◆ Records:
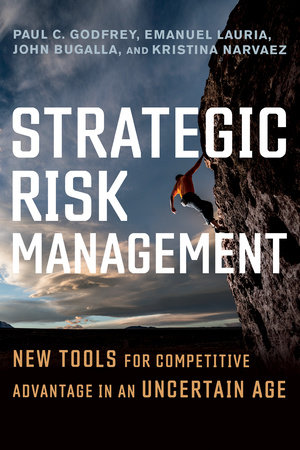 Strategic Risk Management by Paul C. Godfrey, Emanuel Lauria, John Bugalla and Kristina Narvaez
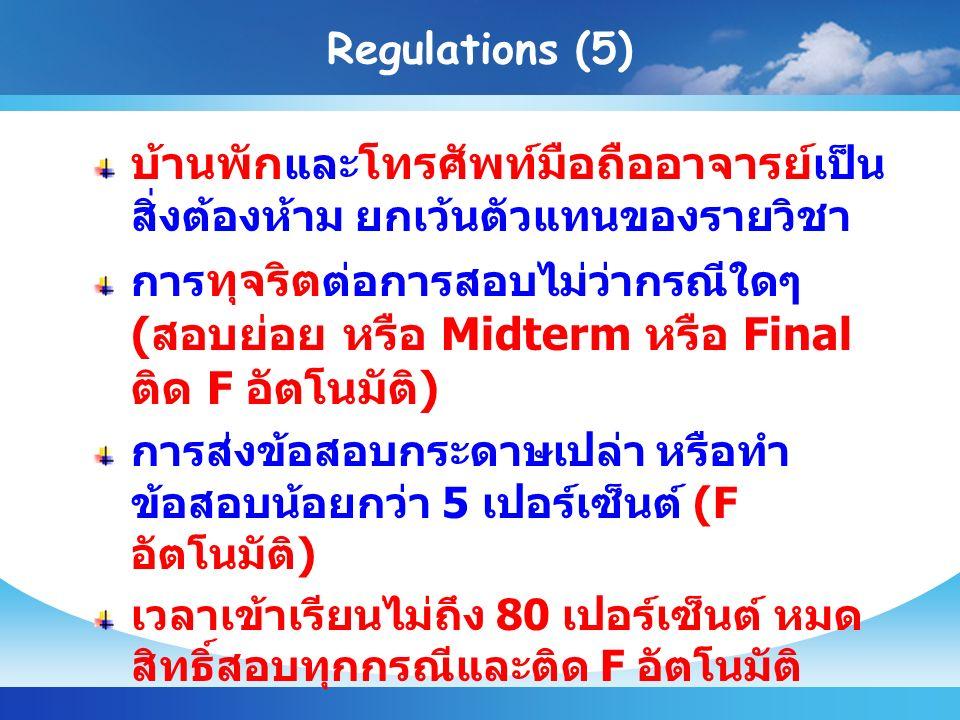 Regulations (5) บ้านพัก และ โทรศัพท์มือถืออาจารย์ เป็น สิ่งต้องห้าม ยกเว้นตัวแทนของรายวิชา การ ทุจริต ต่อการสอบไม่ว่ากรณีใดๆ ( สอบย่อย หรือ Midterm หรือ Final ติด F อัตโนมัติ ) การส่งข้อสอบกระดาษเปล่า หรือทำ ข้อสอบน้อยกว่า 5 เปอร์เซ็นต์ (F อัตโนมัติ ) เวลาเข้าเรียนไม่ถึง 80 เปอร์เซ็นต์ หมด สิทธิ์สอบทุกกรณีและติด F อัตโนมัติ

* * *

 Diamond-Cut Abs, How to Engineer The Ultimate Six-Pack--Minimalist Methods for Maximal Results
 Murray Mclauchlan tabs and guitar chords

==

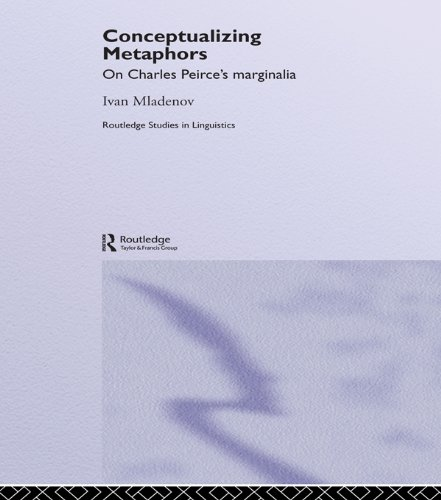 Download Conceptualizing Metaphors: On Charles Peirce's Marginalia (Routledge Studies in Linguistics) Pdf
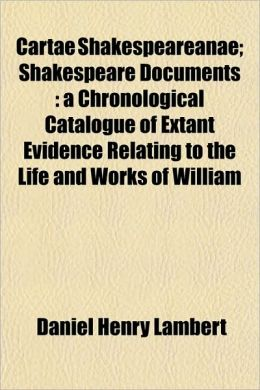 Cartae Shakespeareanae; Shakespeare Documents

◆ Work instructions: Between and including the line above that contains "Strategic Risk Management" and the line that contains "Regulations (5) บ้านพัก", restate every line word for word. Pictures stay out.

◆ Output of the task:
 Strategic Risk Management by Paul C. Godfrey, Emanuel Lauria, John Bugalla and Kristina Narvaez
 Regulations (5) บ้านพัก และ โทรศัพท์มือถืออาจารย์ เป็น สิ่งต้องห้าม ยกเว้นตัวแทนของรายวิชา การ ทุจริต ต่อการสอบไม่ว่ากรณีใดๆ ( สอบย่อย หรือ Midterm หรือ Final ติด F อัตโนมัติ ) การส่งข้อสอบกระดาษเปล่า หรือทำ ข้อสอบน้อยกว่า 5 เปอร์เซ็นต์ (F อัตโนมัติ ) เวลาเข้าเรียนไม่ถึง 80 เปอร์เซ็นต์ หมด สิทธิ์สอบทุกกรณีและติด F อัตโนมัติ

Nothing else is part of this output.